**Document text:**
+++++
In other words, I set out on a quality-of-life quest and ended up in Sonoma County.  Here, shortly after arriving, I struggled to withdraw from the state of being where world-famous classical musicians, opera stars, ballet performers, photographers, movie-stars, poets, jazz greats, rock stars, folksingers, museum displays, surfing safaris, shopping boulevards were minutes away, where food, merchandise, entertainment and fashion were readily available around the clock.
 

Sonoma State College was the first name of Sonoma
State University.  This photo was taken before
any landscaping.  Students called it San Quentin North.

I enrolled in the local university, called Sonoma State College at the time, where I happened upon, among the litany of general education courses required for a liberal arts degree, a cultural geography course that surveyed the series of steps a spot on the Earth goes through in its evolution from bare land, agricultural beginnings and mercantile establishments to city center and cultural identity and, finally, to individual identity.  After that, I looked at Sonoma County differently because, unlike LA, where older sections of town were those over 20 years, I realized that I was able to look around me and see the living history of that evolution of culture in smaller towns, separated from each other by miles of agricultural stewardship, a county where Spain had sent one of its prized generals to create the new California over a hundred years before I was born.
+++++
**Recorded data:**
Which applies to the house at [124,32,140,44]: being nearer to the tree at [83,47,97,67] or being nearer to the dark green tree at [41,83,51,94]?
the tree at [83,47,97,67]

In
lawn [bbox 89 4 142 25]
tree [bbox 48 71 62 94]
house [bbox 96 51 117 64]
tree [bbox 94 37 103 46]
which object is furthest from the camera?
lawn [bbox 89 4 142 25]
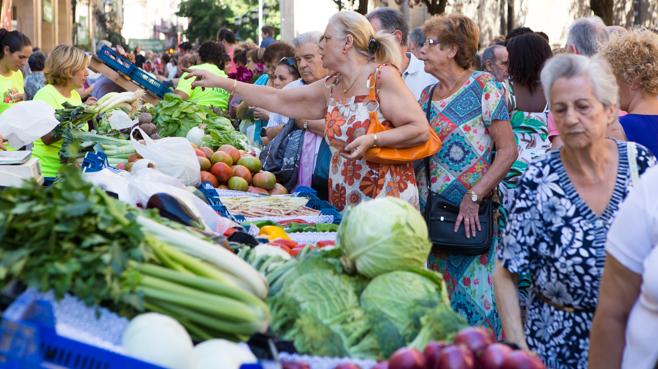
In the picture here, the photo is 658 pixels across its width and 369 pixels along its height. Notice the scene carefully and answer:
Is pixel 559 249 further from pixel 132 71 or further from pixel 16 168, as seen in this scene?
+++++
**Requests:**
a) Print the part of the Sonoma County passage starting at "In other words, I" and ending at "around the clock.".
b) Proceed with the Sonoma County passage from the point where it stops.

**Replies:**
a)
In other words, I set out on a quality-of-life quest and ended up in Sonoma County.  Here, shortly after arriving, I struggled to withdraw from the state of being where world-famous classical musicians, opera stars, ballet performers, photographers, movie-stars, poets, jazz greats, rock stars, folksingers, museum displays, surfing safaris, shopping boulevards were minutes away, where food, merchandise, entertainment and fashion were readily available around the clock.

b)
I could see the symbiotic importance of the dairies, wineries, orchards, pastures filled with sheep and beef cattle, farms, poultry-keepers, bee-keepers and apple-processors, all sorts of agricultural enterprises, to the communities and the connectedness of the communities to the local artists and managers of the land.  The symbiosis was palpable to a student of anthropology or Zen, but, at the same time, was so natural here that it mostly went unnoticed as water does to a fish.

HOW CITTASLOW BEGAN

The post WW-2 times lured most of the Western world into super-industrialization and began to weave technology into the everyday lives of citizens around the world.  Parts of cities everywhere began to look like those counterparts in cities everywhere else as chain-store consciousness blossomed and corporate agribusiness invented itself, carrying the lessons of business learned in big cities back out the land and those in charge of its husbandry. 

The image has become commonplace of small armies of air conditioned combines marching through fields of grain at harvest time automatically doing by machine power in minutes what centuries ago took thousands of people several days.  Technology has changed the vision in all of us of what we can do with our world, how we post WW-2 citizens manage the symbiosis of rural and urban.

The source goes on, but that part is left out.